I went to pick up a package from the local post office, which was not the horrid experience for which I'd been told to brace myself. There was a bit of a wait, which gave me the opportunity to compare the Revolutionary and post-Revolutionary Mexicans with colonias named after them here in Torreón. The designation seems to have zero connection with the man's actual legacy.
Yes, they did have their colonia: Francisco I. Madero, Pancho Villa, Lázaro Cárdenas, Miguel Alemán, Gustavo Díaz Ordaz, Luis Echeverría, José López Portillo, and Miguel de la Madrid.No, they didn't: Venustiano Carranza (and he's from Coahuila!), Álvaro Obregón, Manuel Ávila Camacho, Adolfo Ruiz Cortines, Adolfo López Mateos, Carlos Salinas, Ernesto Zedillo, and Vicente Fox.I forgot to check for them and didn't realize until I was driving home, which made me feel like Homer Simpson, but in any case I don't think they did: Plutarco Elías Calles and Emiliano Zapata.
No leader is without his flaws, but it's odd how those with colonias named for them include the most defective leaders of the last century: Villa was a bandit, Alemán presided over a kleptocracy, Díaz Ordaz and Echverría were butchers both, López Portillo was a thoroughly reviled economic incompetent, and de la Madrid was a generally ineffectual leader whose greatest legacy is the botched response to the Mexico City earthquake in 1985.
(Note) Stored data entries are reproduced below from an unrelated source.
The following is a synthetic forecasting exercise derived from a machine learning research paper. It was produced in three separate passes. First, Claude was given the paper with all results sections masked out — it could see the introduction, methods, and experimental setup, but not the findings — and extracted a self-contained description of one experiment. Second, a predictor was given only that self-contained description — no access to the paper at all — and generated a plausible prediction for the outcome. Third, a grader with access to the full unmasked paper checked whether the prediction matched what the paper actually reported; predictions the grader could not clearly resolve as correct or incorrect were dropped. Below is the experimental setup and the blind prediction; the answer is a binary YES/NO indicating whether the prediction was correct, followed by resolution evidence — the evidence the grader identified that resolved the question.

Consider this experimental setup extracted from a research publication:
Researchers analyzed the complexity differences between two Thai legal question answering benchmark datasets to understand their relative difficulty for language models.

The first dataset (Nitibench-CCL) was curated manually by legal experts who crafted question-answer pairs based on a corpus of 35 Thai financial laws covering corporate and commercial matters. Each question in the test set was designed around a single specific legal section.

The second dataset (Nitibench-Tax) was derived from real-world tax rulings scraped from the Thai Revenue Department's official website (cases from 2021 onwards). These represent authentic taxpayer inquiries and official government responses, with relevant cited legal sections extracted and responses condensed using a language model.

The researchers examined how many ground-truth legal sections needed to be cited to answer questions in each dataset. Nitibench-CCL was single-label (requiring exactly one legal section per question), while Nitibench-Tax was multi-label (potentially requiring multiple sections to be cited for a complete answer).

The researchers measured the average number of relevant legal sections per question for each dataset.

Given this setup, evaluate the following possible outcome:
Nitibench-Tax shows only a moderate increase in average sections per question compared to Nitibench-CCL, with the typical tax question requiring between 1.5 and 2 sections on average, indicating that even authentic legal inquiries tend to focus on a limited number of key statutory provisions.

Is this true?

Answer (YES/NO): NO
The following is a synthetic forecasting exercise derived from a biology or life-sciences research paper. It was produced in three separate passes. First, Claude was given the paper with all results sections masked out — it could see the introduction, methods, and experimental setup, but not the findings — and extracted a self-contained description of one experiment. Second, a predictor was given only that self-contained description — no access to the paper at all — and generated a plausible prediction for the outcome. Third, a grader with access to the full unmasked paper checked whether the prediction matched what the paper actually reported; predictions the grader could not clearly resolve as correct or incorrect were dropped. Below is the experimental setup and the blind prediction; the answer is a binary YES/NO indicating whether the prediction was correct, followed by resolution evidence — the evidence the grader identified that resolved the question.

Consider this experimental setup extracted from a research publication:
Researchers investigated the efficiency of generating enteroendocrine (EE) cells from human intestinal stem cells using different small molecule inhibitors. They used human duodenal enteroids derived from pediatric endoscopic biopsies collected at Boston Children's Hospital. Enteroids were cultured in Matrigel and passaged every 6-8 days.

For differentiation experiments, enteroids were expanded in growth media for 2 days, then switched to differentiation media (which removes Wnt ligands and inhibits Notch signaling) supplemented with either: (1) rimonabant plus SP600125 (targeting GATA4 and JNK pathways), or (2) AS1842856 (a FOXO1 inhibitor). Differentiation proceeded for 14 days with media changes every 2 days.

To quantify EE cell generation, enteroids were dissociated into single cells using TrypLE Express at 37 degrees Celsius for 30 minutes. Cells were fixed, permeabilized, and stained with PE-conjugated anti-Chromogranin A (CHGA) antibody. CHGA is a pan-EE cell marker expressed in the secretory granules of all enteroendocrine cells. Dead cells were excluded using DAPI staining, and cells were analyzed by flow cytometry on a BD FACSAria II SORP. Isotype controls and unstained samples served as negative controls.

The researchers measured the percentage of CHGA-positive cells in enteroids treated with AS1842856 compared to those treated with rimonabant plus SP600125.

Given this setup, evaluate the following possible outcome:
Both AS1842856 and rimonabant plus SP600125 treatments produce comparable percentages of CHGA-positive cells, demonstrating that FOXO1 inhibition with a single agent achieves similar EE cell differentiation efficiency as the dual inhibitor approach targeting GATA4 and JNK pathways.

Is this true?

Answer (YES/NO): NO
In contrast, Carranza and Obregón were titans of the Revolution. And although the rest of the men on the list (pre-Salinas, anyway; it seems premature to conclude that Carlos Salinas and his successors will never get a colonia) had no legendary accomplishments upon which to build a legacy, in view of the dubious nature of many of their colleagues' feats, a tranquil, uneventful presidency should count in their favor.
Also, I had to go pick up a set of papers at the high school from which recently deceased Fantasy Island star Ricardo Montalban graduated. I'd not been aware of his Laguna roots before his death last week. Fittingly, despite my having made an appointment, the papers were not available.